Navigate the pain of your first bear market

Earlier this week I posted a chart showing how volatile the stock market has been this year:

Things have gotten even more unstable since then.

This post elicited the following response from someone on Twitter who experienced their first bear market:

Yes, there is a precedent for this.

These are all bear markets since WWII:

If anything, it is surprising that the current iteration is not inactive moreover.

Inflation is raging at a 40-year high. Interest rates are rising at the fastest pace in history. Federal Reserve officials are actively cheering on the collapse of the stock and real estate markets. The Fed is trying to orchestrate a recession.

Yet the S&P 500 is only down about 21% from its all-time high. It is not even an average bear market.

Maybe we still have to fall. Maybe not. But in any case, if you are going to invest in stocks you have to get used to this.

Here’s what I wrote in my most recent book on how I think about pushups:

Over the next 40-50 years I plan to experience at least 10 or more bear markets, including 5 or 6 that constitute a stock market crash. There will also likely be at least 7-8 recessions in that period, possibly more.

Can I be sure of these numbers? You can never be sure of anything when it comes to markets or the economy, but let’s use history as a rough guide on that. Over the 50 years from 1970 to 2019, there have been 7 recessions, 10 bear markets and 4 legitimate market crashes with losses of more than 30% for the US stock market. In the last 50 years, from 1920 to 1969, there have been 11 recessions, 15 bear markets and 8 legitimate market crashes with losses of more than 30% for the US stock market.

Each of those bear markets and recessions was unique in its own way. This is unlike anything we’ve ever seen before when you add in the pandemic, rampant government spending, negative interest rates, supply chain shocks, and so on.

Markets change and evolve constantly over time. In some ways, it is different with every bear market.

In other respects, it is always the same, especially when it comes to human nature which is the only constant in history.

Any bear market causes feelings of panic and hopelessness. They make you question your previously held investment beliefs. They force you to consider whether or not you have the gut strength to stick to your long-term investment plan.

I’m not going to sweeten it for you – bear markets are painful. Any of them (even if you’ve experienced a handful of them in the past).

But if you are a young investor, the situation today is much better than it was 9-18 months ago.

The S&P 500 is now down by just over 20%. The Russell 2000 is down by nearly 30%. The Nasdaq 100 is down more than 30%.

The shares are for sale. They could be penalized further, but I don’t think many young people will regret buying stocks right now when they look back in 15-20 years.

Can you believe where you could have bought stock in 2022? some are bound to say in the 1930s, when millennials are in their peak earning years and are devouring stocks.

Not only are stock prices lower, but you can finally earn some return on your cash.

For years I have been bombarded with questions from young people about where to put their money aside while saving for a down payment or a wedding or an emergency fund when there was no income to be made.

Guess what?

We finally have some yield!

Short-term Treasuries now produce 4%. This means higher rates on savings accounts, CDs, money markets, and short-term bond funds.

Financial asset prices are falling, but expected returns are rising.

As long as you regularly make contributions to your retirement, brokerage or savings account, the situation has improved this year.

It doesn’t seem like it, because right now everyone is very angry about the combination of high inflation and rapidly rising interest rates.

It’s hard to ignore all this negativity, so the best option for young people is to automate the investment process as much as possible.

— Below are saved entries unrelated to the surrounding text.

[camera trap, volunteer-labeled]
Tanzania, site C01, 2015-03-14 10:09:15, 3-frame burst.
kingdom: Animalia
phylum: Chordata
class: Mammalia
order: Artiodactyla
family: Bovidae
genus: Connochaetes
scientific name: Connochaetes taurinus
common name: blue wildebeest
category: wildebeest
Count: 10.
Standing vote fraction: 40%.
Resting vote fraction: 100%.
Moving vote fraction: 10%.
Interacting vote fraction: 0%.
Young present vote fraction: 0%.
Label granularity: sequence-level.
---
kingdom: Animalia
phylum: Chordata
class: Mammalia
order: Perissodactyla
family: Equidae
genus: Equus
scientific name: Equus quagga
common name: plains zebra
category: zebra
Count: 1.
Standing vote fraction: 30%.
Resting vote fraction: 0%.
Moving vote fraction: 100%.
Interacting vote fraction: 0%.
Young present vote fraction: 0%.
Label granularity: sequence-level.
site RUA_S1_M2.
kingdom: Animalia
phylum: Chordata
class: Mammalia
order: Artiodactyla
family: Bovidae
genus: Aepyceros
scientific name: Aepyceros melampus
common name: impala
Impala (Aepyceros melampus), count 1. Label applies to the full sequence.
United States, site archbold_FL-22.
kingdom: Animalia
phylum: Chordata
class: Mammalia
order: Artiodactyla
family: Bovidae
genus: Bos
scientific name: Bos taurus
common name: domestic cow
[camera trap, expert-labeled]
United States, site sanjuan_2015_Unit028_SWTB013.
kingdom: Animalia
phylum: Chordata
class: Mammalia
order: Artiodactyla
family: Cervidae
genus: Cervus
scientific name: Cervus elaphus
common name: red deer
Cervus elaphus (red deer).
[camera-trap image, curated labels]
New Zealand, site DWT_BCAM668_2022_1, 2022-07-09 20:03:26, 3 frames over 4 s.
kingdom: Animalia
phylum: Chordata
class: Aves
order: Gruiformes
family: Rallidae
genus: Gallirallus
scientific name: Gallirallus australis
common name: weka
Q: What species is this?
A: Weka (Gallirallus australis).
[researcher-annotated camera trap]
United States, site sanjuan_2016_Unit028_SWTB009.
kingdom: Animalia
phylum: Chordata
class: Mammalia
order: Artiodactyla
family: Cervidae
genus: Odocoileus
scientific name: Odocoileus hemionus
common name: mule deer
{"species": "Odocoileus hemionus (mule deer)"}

Automate your savings so you don’t have to think about it. Automate your pension contributions so you don’t allow bad days or months to affect your multi-decade time horizon. Automate your investment purchases on a periodic basis so you are not tempted to time the market.

The more good decisions you can make early, the easier it is to avoid the painful emotions caused by the inevitable bear markets.

Things could get worse before they get better.

If you are a net saver for years to come, this is a good thing.

We talked about this question in the latest edition of Portfolio Rescue:

Taylor Hollis joined me this week to discuss matters related to estate planning for a growing family, saving for retirement, buying or leasing a new car, earning through options, and more.